Coffee Futures: Technical Focus
A gap left today on the opening in NY was filled during the most active trading-time, with the settlement being very near the day’s high. The close is just at a support uptrend channel on December16 contract with the first level to be observed being 150.70 for tomorrow. A failure on holding it will then make the market likely to test 149.30, 148.45 and more important the 146.20, as the key support. On the upside resistance levels are at 152.90, 153.55, and 155.70. London November16 contract had a nice recovery after breaking Friday’s low and could test a new high. Resistance is at 1932, then 1959, 1979 and 2004 – for the week. Support is at 1889, 1860, 1843, 1836 and 1810.

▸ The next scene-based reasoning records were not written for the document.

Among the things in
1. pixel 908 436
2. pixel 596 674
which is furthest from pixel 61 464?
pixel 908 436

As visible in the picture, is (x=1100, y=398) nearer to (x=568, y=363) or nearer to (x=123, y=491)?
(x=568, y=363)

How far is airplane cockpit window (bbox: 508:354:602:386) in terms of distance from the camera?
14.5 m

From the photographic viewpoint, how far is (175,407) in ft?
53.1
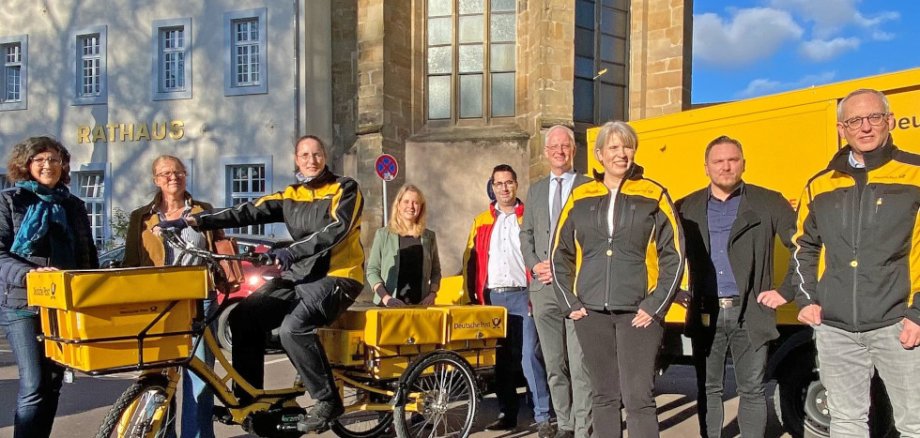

Have a good week and good trades,
In a few words: More of the same on the macro with equities moving according to the words of central bank officials. Bulls that have bought equities every time there was a big sell off so far have made money as investors rely on more stimulus if things turn out bad enough. Micro influences at least for stocks are not mattering much while for commodities the play is based on the USD dollar performance. Coffee in both NY and London had a good rally with the later likely to make new highs and the former more vulnerable on the fund long position and the proximity of the crop for Central America and Colombia. Currencies of all major arabica producers are favoring the farmers that will take advantage of further rallies to fix their coffee. On the downside the bet is that commercials will be better participants given the size of their position as per the COT.